EXTRACT TO READ:
******************************

There are certain basic views shared by all Federal Visionists. Here is the FV system in a nutshell:

As has been noted, the FV teaches a two-level theology. On one level, there is the eternal, unconditional decree. On the level of history, in the administration of the covenant, however, things are different.

In their covenant theology, in baptism, all the benefits of the order of salvation are said to be conditionally, temporarily conferred to the baptized. Thus, baptized persons are, by virtue of the baptism, conditionally elect, justified, united to Christ, adopted etc. To retain those benefits the baptized person must "do their part," i.e., they must cooperate with the grace given them in baptism. Thus, they teach the Remonstrant view of apostasy (compare the FV Profession of 2007 with the Fifth Point of the Remonstrants. The similarity is remarkable).

******************************

THE DATA:
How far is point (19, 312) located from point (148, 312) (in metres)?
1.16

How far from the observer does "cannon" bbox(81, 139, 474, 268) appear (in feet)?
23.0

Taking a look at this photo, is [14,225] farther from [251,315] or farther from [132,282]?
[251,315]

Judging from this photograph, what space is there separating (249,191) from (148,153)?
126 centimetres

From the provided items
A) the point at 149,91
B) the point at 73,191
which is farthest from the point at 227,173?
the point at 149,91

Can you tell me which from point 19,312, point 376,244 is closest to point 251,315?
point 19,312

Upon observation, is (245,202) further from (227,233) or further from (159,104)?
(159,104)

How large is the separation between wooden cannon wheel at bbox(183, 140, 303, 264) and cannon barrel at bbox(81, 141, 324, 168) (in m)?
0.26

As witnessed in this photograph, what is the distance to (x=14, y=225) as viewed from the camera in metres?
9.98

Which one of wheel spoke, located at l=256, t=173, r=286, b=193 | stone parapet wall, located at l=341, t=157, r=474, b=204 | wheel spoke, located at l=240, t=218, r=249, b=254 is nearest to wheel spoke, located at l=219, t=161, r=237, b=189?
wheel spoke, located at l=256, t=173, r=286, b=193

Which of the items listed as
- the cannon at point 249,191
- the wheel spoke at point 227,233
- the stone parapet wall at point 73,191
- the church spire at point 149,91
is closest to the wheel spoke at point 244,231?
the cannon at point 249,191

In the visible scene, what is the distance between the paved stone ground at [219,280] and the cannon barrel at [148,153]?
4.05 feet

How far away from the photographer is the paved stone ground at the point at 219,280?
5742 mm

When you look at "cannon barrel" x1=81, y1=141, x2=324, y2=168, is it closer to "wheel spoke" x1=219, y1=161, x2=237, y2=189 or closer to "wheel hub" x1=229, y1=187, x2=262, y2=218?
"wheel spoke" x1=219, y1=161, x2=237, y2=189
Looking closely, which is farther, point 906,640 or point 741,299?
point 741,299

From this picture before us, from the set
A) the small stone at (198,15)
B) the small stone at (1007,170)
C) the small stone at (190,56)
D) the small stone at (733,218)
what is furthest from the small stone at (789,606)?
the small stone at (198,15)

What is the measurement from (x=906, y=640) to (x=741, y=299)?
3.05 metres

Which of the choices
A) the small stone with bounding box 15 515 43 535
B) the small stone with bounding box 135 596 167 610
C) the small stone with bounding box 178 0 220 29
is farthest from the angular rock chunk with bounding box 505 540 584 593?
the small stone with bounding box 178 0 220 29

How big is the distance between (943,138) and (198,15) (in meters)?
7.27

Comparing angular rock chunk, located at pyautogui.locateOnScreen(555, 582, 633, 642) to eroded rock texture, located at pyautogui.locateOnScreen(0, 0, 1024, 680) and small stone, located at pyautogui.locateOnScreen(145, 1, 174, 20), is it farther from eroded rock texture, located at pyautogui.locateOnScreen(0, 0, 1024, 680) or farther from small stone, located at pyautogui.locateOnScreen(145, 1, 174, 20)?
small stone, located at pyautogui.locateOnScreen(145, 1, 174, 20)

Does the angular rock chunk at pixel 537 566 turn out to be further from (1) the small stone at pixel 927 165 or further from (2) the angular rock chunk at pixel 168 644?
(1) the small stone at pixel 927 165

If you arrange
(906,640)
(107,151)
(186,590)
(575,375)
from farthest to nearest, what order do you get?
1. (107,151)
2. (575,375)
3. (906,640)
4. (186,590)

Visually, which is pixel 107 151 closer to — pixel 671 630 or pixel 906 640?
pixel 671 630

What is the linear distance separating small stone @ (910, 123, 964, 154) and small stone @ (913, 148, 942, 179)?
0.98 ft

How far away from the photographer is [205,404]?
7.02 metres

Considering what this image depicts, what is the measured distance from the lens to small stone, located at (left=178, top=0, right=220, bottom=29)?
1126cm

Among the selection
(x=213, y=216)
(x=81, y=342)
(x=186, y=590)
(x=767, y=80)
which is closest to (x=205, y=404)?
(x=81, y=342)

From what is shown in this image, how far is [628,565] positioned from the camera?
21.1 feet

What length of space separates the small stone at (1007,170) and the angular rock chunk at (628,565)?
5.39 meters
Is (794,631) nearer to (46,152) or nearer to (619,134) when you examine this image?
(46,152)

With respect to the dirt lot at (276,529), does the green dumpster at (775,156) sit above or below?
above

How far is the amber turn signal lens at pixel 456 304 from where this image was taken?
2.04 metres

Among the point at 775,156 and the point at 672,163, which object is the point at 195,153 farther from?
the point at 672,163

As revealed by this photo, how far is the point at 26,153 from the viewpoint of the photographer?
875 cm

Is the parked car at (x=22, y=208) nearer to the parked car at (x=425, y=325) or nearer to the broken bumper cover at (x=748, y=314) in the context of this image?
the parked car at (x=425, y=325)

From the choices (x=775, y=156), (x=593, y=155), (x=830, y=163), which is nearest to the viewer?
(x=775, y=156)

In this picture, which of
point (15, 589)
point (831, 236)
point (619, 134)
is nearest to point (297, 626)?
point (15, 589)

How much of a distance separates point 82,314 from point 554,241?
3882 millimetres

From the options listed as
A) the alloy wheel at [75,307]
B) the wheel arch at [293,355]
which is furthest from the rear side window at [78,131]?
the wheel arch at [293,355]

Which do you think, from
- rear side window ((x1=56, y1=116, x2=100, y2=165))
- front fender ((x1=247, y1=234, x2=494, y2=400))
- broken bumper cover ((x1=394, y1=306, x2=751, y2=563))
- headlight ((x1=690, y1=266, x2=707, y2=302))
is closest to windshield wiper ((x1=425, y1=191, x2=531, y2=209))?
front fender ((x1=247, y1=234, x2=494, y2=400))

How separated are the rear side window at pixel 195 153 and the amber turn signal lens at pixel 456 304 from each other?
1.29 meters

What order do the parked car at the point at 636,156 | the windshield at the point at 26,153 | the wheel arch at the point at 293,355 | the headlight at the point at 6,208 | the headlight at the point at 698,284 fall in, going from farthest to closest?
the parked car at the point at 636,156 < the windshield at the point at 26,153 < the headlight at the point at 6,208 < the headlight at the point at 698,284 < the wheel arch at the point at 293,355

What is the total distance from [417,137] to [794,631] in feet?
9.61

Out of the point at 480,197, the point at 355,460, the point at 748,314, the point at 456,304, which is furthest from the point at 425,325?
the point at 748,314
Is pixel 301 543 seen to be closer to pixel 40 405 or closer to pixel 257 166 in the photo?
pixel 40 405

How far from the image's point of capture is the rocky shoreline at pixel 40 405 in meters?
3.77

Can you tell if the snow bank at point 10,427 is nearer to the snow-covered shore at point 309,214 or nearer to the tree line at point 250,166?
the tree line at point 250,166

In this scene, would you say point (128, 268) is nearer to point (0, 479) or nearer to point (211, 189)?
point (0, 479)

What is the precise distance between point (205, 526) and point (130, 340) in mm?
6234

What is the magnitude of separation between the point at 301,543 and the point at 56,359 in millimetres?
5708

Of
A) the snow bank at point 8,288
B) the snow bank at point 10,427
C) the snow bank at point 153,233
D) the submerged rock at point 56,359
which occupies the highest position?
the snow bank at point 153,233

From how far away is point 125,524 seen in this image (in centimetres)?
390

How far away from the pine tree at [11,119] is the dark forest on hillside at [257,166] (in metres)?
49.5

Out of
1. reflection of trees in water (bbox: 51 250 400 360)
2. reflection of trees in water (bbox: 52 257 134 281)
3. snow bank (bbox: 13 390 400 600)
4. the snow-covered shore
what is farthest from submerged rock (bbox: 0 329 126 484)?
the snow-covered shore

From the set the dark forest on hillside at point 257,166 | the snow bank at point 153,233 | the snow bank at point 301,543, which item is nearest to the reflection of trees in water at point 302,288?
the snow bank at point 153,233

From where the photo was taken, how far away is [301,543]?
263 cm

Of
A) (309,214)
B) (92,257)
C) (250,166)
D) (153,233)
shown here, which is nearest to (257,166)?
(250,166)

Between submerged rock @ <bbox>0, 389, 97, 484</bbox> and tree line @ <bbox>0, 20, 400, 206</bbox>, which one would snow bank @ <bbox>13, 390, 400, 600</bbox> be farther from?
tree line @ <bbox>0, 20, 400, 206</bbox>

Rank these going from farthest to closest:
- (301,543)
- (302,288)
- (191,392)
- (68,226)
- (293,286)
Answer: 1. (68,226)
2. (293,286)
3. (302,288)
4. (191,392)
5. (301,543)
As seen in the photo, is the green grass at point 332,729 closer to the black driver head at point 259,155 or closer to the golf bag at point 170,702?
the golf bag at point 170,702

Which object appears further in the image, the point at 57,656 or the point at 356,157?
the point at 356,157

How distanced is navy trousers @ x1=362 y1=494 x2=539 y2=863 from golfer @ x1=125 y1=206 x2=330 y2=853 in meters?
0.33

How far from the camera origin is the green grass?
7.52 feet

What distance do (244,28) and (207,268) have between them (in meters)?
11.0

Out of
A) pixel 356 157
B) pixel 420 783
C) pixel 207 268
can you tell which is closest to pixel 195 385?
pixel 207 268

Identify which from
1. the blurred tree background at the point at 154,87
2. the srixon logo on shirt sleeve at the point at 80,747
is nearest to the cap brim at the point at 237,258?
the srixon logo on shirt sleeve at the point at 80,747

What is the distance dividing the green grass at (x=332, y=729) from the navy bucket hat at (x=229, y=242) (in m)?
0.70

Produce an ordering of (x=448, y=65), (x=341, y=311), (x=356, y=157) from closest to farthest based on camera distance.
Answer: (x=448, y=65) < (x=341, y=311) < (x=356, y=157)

******************************

WORK INSTRUCTIONS:
1. In the Federal Vision excerpt, what must baptized persons do to retain the benefits given in baptism?
2. Gather every line of the listing that contains the word "window". Case counts.

EXERCISE RESULTS:
1. They must cooperate with the grace given them in baptism.

2.
which is furthest from the rear side window at [78,131]?
- rear side window ((x1=56, y1=116, x2=100, y2=165))
How separated are the rear side window at pixel 195 153 and the amber turn signal lens at pixel 456 304 from each other?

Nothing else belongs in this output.